Increase in Dividend Payouts Falls in 2006

Despite corporate America’s continued banner days, the money didn’t flow over for income-hungry investors this year, as companies were less generous than expected with their dividends.

Only 295 companies in the Standard & Poor’s 500 raised their dividends this year, down from 306 last year, S&P reports. Six companies started paying dividends, down from 10 in both 2005 and 2004.

Overall, dividends increased 11% this year, shy of the 13% analysts had expected.

Companies may be sheepish with dividends, but investors want them.
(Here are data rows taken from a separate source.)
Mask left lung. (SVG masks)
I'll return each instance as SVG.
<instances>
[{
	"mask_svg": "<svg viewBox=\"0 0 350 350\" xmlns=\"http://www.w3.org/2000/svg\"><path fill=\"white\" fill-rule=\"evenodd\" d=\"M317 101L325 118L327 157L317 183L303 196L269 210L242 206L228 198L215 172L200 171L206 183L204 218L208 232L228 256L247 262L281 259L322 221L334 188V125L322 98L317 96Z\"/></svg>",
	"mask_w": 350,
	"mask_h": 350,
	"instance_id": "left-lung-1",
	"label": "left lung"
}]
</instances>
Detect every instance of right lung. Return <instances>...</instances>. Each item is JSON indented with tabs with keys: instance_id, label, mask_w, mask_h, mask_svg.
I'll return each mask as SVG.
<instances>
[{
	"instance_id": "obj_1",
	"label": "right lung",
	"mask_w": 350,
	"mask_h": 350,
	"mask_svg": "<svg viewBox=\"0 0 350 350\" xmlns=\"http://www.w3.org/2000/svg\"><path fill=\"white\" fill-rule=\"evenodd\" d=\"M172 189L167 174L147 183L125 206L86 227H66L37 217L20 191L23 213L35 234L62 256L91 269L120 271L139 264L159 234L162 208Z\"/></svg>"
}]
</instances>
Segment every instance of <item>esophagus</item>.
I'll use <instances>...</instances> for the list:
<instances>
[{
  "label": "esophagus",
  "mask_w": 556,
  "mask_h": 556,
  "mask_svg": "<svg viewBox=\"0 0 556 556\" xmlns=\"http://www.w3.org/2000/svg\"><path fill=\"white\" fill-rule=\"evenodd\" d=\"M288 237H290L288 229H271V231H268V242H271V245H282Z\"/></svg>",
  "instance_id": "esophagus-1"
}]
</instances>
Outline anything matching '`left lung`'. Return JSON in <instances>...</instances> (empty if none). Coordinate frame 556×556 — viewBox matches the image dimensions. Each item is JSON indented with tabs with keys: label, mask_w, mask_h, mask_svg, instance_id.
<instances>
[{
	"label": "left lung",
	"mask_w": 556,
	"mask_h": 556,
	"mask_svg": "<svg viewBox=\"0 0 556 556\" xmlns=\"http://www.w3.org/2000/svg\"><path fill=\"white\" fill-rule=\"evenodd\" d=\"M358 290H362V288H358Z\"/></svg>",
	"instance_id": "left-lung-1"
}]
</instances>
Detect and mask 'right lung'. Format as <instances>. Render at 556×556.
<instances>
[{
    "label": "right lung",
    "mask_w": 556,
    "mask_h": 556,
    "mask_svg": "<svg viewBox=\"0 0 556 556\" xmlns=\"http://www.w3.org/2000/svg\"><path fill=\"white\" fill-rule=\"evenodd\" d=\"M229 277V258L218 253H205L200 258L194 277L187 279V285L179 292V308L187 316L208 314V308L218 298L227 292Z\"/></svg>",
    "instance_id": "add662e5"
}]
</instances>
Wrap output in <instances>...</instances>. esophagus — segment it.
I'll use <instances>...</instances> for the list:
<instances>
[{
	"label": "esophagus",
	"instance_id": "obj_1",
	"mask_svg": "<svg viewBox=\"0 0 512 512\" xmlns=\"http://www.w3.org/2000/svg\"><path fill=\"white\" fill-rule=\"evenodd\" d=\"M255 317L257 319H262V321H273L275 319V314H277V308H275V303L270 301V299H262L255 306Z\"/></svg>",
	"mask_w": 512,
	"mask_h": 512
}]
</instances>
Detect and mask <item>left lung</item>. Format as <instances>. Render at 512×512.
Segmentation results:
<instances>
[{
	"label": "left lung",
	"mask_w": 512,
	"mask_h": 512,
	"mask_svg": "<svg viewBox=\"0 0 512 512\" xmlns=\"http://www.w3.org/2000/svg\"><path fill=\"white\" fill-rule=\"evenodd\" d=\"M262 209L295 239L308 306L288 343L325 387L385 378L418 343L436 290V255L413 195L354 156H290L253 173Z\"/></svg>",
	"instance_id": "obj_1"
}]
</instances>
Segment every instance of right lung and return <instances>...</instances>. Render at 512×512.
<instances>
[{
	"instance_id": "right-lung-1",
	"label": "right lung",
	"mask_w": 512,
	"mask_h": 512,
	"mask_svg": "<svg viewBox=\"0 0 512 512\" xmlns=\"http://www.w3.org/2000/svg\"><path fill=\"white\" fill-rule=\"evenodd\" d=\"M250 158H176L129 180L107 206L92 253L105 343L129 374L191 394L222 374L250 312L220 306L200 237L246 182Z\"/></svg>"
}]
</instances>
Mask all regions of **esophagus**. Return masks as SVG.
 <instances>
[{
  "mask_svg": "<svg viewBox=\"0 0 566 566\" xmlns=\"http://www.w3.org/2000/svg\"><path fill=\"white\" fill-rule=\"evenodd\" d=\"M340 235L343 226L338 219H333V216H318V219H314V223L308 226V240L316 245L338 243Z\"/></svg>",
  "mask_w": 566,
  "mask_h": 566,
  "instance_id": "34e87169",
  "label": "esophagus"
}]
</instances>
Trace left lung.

Nearly 70% of investors want companies to pay dividends, not just use excess cash to buy stock, according to a poll by Eaton Vance.

Dividend-paying companies in the S&P 500 gained 16.4% this year, easily outstripping the 12.7% gain of the non-dividend-paying companies.

The reason dividends are not as robust as expected could be due to a calm after a dividend payment explosion. The size and number of dividends paid by companies skyrocketed beginning in 2003, when Congress cut the maximum tax rate on dividends from 38% to 15%.

Also, other than investing in new equipment, companies have two choices for their piles of cash: stock buybacks and dividends, and buybacks are winning. This year, companies are expected to spend $437 billion buying back stock, dwarfing the $246 billion they will spend on dividends.

Companies are also facing a drop-off in profit growth after enjoying an unprecedented 18 consecutive quarters of double-digit earnings gains. It’s hard to commit to a dividend that needs to be paid every quarter no matter what, when there’s uncertainty about future profits, says Duncan Richardson of Eaton Vance.